In the Beginning


And this is where our church history begins!!
William A. Mallory was an evangelist, physician, and Captain of the Company C 114 th Regiment of the Civil War. He resided in the Riverton area and is known to have given the first “sermon” in 1873 in the Village School. People would gather in Dr. Mallory’s home and in the homes and lawns of others to hear him preach the Word. However, the official date for the beginning of what is now known as the “Riverton Christian Church is 1876, when “Elder” Mallory began a series of “meetings” heard multiple confessions of faith, and with around 50 converts, a small building was rented and the regular work of the church began. As needs/situations changed over the next few years, a former butcher shop, the Good Templar’s Hall (also known as the “Bee Hive”), The Riverton Opera House, and the Masons’ Hall would all be used in order to worship! Elder Mallory passed away April 21st, 1884, but not before bringing many people to the Lord!
Tired and frustrated with renting, it was decided the church needed a permanent home!

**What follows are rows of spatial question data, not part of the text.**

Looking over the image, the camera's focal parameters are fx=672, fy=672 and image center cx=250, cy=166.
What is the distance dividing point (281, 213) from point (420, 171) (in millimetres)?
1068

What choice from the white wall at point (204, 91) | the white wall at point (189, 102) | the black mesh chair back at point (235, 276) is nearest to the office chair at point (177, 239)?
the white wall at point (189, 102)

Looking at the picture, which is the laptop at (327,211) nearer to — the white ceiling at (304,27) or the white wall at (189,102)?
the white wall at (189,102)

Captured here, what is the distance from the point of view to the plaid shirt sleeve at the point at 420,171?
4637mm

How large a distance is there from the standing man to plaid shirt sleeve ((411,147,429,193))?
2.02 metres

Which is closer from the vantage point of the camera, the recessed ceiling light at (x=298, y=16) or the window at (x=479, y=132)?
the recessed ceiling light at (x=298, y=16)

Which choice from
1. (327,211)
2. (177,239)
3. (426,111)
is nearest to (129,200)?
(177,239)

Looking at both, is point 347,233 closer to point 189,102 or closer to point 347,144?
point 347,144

So on August 8th, 1895, the cornerstone of the church was set at the corner of 6th and Jefferson St in Riverton (site of present day Elementary School), on property donated by Jacob Bunn.

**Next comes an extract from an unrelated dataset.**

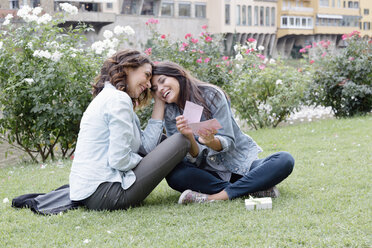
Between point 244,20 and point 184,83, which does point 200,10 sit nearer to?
point 244,20

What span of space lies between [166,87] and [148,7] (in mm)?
30879

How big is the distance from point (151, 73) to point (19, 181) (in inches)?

Knowing funds were tight, the Christian Co-Workers (formed by a group of dedicated women in 1884), found ways to earn money to pay for the building and its upkeep. They’d meet weekly to quilt, serve meals to the teachers next door at the grade school, and work together with other community churches to hold an annual Chicken Dinner. The meal was so good that Bressmer’s Dept store in Springfield would charter a car on the Interurban just to bring their employees to the dinner! Meals were also sold to the local miners and other local workers to bring in whatever money they could. Their dedication to helping the church was instrumental in keeping the church going!

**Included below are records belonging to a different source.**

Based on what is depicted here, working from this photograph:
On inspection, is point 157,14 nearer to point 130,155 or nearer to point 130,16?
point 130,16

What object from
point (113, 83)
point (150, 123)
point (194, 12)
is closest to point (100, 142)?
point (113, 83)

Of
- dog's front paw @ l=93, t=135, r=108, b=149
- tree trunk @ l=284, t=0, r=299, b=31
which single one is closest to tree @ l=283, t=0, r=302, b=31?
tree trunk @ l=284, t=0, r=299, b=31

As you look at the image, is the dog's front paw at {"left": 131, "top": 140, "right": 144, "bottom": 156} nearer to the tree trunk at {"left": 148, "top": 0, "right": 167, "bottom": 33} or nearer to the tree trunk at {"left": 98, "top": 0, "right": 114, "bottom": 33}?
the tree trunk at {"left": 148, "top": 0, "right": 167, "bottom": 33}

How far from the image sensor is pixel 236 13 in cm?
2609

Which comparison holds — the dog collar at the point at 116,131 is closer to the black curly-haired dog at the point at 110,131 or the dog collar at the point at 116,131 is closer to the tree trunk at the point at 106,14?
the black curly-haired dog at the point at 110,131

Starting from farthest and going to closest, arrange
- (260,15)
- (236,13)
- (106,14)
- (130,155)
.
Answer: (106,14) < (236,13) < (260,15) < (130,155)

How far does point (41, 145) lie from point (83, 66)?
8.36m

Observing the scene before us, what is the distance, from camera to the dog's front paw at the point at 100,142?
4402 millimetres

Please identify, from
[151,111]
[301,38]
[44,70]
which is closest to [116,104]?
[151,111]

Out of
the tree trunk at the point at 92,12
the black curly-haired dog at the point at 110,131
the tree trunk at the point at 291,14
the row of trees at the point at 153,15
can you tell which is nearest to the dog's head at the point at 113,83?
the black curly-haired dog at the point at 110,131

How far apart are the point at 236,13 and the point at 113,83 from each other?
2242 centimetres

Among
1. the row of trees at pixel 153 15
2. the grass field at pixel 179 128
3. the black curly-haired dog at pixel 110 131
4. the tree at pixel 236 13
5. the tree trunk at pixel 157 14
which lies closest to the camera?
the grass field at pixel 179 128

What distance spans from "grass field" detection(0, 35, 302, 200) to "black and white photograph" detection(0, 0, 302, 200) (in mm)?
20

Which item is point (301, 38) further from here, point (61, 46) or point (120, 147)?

Certainly better than renting various rooms around the town, having their own building to worship still wasn’t always easy. Before the church was built, members who wanted to be baptized would do so down in the Sangamon River (present-day member, Marsha Jones, recalls this is how her mother was baptized!) Past member Ernie Knox recalled that even though they did have a baptistery, he had to pump water out of the cistern to fill the baptistery for his own baptism in 1909, and a fire was lit in a small heater so the water would be warm enough for an evening baptism! Records also show that around 1921, depending on the time of year, members would go to the First Christian Church in Springfield to be immersed since there was no good way to heat the water in the church’s baptistery!

Today, it can sometimes be difficult for churches to have enough volunteers to help with the week-to- week operations such as helping in the nursery, greeting guests on a Sunday morning, teaching a class, or preparing communion. However, back in the early years of the church (besides having to pump their own water to fill the baptistery) church families would also volunteer for ‘janitor’ duty for a month at a time. Besides the typical duties of a janitor, this assignment also included “furnace duty,” meaning if it was your month, you’d need to head to the church at 3:30am, build the fire, and return every hour to stoke the furnace so the building would be warm enough for worship service!! But this is what needed to be done in order for the church to continue doing God’s work–so the members gladly did what was needed! We can all be thankful we can fulfill our service to the Lord by simply preparing coffee once a month or helping with the children in Sunday school! No need to get up at 3:00 a.m. now, praise the Lord!

As you can see, the early years of the Riverton Christian Church were not easy. But thanks to the dedication and determination of those who came before us, we now have a beautiful building in which to worship!